Возрождение и сохранение парижской старины – подвиг романтиков XIX столетия. «Одна из главных целей моих – вдохновить нацию любовью к нашей архитектуре», – написал Виктор Гюго в предисловии к опубликованному в 1831 году роману «Собор Парижской Богоматери». Он видел в соборе творение Бога, «у которого оно как будто заимствовало двойственный характер: разнообразие и вечность». Великий романтик обладал огромными познаниями – случалось, более восторженными, нежели точными; но, наверное, именно на таком фундаменте могло быть возведено гигантское здание книги, способной возродить интерес к парижской старине. И этот его роман, грандиозный, трагичный и переливающийся, подобно парче, с его бесконечными монологами, странными поворотами сюжета, с его пафосом и недомолвками, разве не напоминает он причудливой грандиозностью сам собор?

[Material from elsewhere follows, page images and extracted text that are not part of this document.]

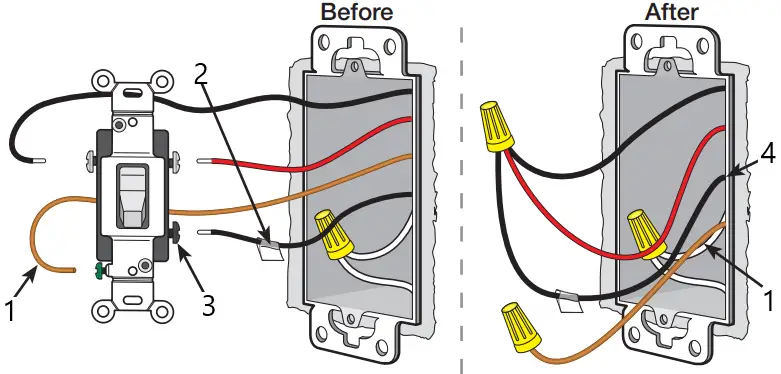 Before

After

2

1

3

4

1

Можно не любить Гюго, его романы иным теперь чудятся многословными, избыточно подробными, порой писатель словно бы оглушен собственным громовым красноречием, порой ригоричен, его пафос, которым отмечены столь многие страницы, может утомить нетерпеливого и не настроенного романтически читателя.
Да, можно не любить Гюго. Но им нельзя не восхищаться!
«Мысль его, одновременно яркая и туманная, щедрая, противоречивая, огромная и смутная, как мысль толпы, воплотила в себе мысль целого века, чьим звонким эхом, по собственному выражению Гюго, был он сам» (Анатоль Франс).
Слово «смутная» (vague) имеет здесь смысл скорее возвышенный. Франс пишет о первичности мысли, ее свободе от оков слова, ее, говоря научным слогом, архетипичности. Ведь в самом деле, каждый роман Гюго – эпос, в первых главах «Собора Парижской Богоматери» – звон колоколов, рев толпы, страх, воодушевление и дыхание сотен людей, здесь царит огромность собора и слышен громовой голос автора, восхищенного величием здания и сокрушенного его упадком и разрушением. Как с равным, ведет Гюго разговор с самим Временем, он заставляет людей вспомнить о значении и величии всем знакомого, но мало кому уже интересного памятника.
Кто способен описать увиденный с башни собора вид средневекового Парижа с энтузиазмом поэта, чудом оказавшегося в былой эпохе (глава «Париж с птичьего полета»)! Надобно перечесть эти громовые раскаты его гимна городу, проникнуться его восторгом, настоянным на знании и божественном воображении. Какое кипящее смешение эпического восхищения, горделивых и пышных метафор, какая россыпь сведений, сверкающая блеском отважных сравнений! «Он берет два слова, далекие по значению, ударяет их друг о друга, как кимвалы. И этим достигает смутного и величественного смысла» (Реми де Гурмон).